部分積法とは?
部分積法(partial products method)とは、複数桁の数を掛け算するときに、それぞれの数を位ごとの部分に分け、各部分を別々に掛けてから、すべての結果を足し合わせる計算方法です。海外、とくにアメリカの小学校算数で広く教えられている考え方で、位取りの仕組みがそのまま見える点が特徴です。子どもは手順を丸暗記するのではなく、答えのそれぞれの桁がどこから生まれてくるのかを目で確かめながら理解できます。なお日本の小学校では筆算が中心ですが、その筆算も実は部分積を縦に並べたものにほかなりません。
この計算機の使い方
2つの整数を入力欄に入れて実行してください。計算機は各数を位ごとに分解し(たとえば 45 なら 40 + 5)、1つ目の数のすべての部分と2つ目の数のすべての部分を掛け合わせます。そのうえで、すべての部分積を一覧で表示し、それらを合計して最終的な積を求めます。
計算式の考え方
\(a\) を位ごとに分けて \(a = a_1 + a_2 + \dots\)、同じように \(b = b_1 + b_2 + \dots\) と表すと、分配法則によって次のようになります。

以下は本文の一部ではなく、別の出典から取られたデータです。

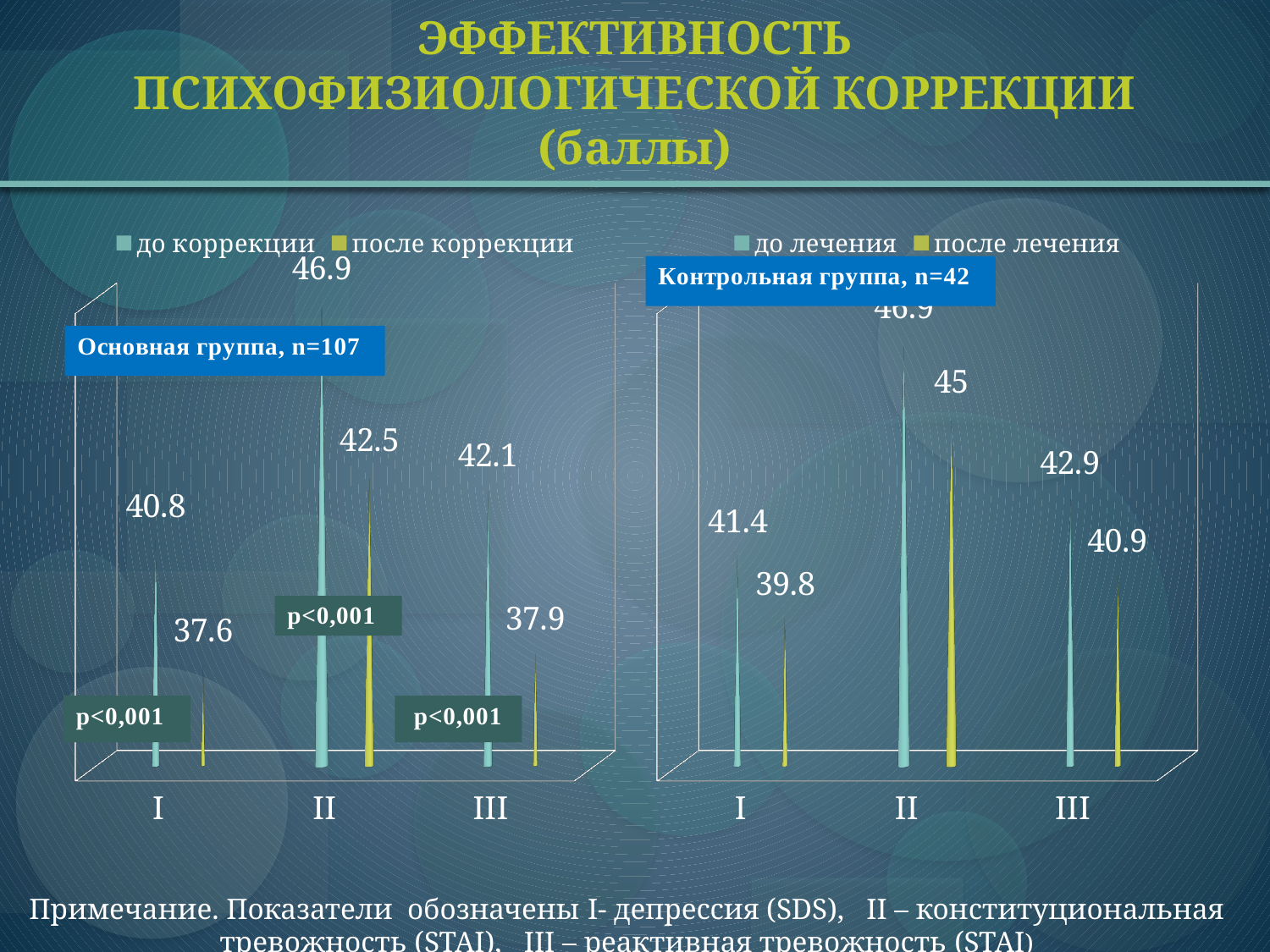
In the left chart (Основная группа, n=107), what is the difference between the before-correction and after-correction values for category II? 4.4 How many series does the legend of the left chart (Основная группа, n=107) list? 2 In the left chart (Основная группа, n=107), what is the value for category II before correction (до коррекции)? 46.9 In the left chart (Основная группа, n=107), which category has the lowest value after correction (после коррекции)? I In the right chart (Контрольная группа, n=42), what is the value for category II after treatment (после лечения)? 45 In the right chart (Контрольная группа, n=42), which is larger: the after-treatment value for category II or the after-treatment value for category III? category II In the left chart (Основная группа, n=107), what is the value for category III before correction (до коррекции)? 42.1 In the right chart (Контрольная группа, n=42), what is the value for category III after treatment (после лечения)? 40.9 In the left chart (Основная группа, n=107), what is the value for category I after correction (после коррекции)? 37.6 In the right chart (Контрольная группа, n=42), what is the difference between the before-treatment and after-treatment values for category III? 2 In the left chart (Основная группа, n=107), which category has the highest value before correction (до коррекции)? II In the right chart (Контрольная группа, n=42), what is the value for category I before treatment (до лечения)? 41.4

$$\text{First} \times \text{Second} = \sum_{i}\sum_{j} a_i \times b_j$$それぞれの \(a_i \times b_j\) が「部分積」です。これらをすべて足し合わせると、必ず元の積が再現されます。
計算例
23 × 45 を計算してみましょう。まず分解します:\(23 = 20 + 3\)、\(45 = 40 + 5\)。すると4つの部分積ができます。
$$20 \times 40 = 800$$$$20 \times 5 = 100$$$$3 \times 40 = 120$$$$3 \times 5 = 15$$これらを足すと、
$$800 + 100 + 120 + 15 = 1{,}035$$したがって \(23 \times 45 = 1{,}035\) です。
よくある質問
部分積はいくつできますか? おおよそ、1つ目の数の「0でない桁の数」× 2つ目の数の「0でない桁の数」だけできます。
大きな数でも使えますか? はい。桁数がいくつになってもこの方法は使えます。足し合わせる部分積が増えるだけです。
筆算と同じものですか? 答えは同じになります。日本でおなじみの筆算は、部分積をまとめて手順を圧縮したものにすぎません。